- What is being asked
Render every line of the listing as a JSON list of strings, one string per line, with blank lines left out.

- Data lines
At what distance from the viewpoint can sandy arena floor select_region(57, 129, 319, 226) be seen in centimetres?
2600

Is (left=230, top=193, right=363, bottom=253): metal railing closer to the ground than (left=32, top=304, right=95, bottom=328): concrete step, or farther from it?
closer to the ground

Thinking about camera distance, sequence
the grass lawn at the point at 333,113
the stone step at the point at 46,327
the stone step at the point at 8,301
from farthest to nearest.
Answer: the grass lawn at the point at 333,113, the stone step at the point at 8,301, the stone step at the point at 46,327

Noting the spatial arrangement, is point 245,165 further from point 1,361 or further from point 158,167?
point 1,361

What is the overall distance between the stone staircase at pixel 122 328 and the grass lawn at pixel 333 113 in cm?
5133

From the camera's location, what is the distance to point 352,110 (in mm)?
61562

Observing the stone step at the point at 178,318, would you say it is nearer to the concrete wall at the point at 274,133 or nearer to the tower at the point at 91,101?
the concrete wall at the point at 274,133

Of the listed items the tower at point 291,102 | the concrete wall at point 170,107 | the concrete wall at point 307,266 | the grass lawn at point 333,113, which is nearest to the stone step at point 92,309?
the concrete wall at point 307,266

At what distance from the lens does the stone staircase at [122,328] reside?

- Answer to the problem
[
  "At what distance from the viewpoint can sandy arena floor select_region(57, 129, 319, 226) be seen in centimetres?",
  "2600",
  "Is (left=230, top=193, right=363, bottom=253): metal railing closer to the ground than (left=32, top=304, right=95, bottom=328): concrete step, or farther from it?",
  "closer to the ground",
  "Thinking about camera distance, sequence",
  "the grass lawn at the point at 333,113",
  "the stone step at the point at 46,327",
  "the stone step at the point at 8,301",
  "from farthest to nearest.",
  "Answer: the grass lawn at the point at 333,113, the stone step at the point at 8,301, the stone step at the point at 46,327",
  "Noting the spatial arrangement, is point 245,165 further from point 1,361 or further from point 158,167?",
  "point 1,361",
  "What is the overall distance between the stone staircase at pixel 122 328 and the grass lawn at pixel 333 113 in cm?",
  "5133",
  "From the camera's location, what is the distance to point 352,110 (in mm)?",
  "61562",
  "Observing the stone step at the point at 178,318, would you say it is nearer to the concrete wall at the point at 274,133 or nearer to the tower at the point at 91,101?",
  "the concrete wall at the point at 274,133",
  "Of the listed items the tower at point 291,102 | the concrete wall at point 170,107 | the concrete wall at point 307,266 | the grass lawn at point 333,113, which is nearest to the stone step at point 92,309?",
  "the concrete wall at point 307,266",
  "At what distance from the lens does the stone staircase at [122,328] reside?"
]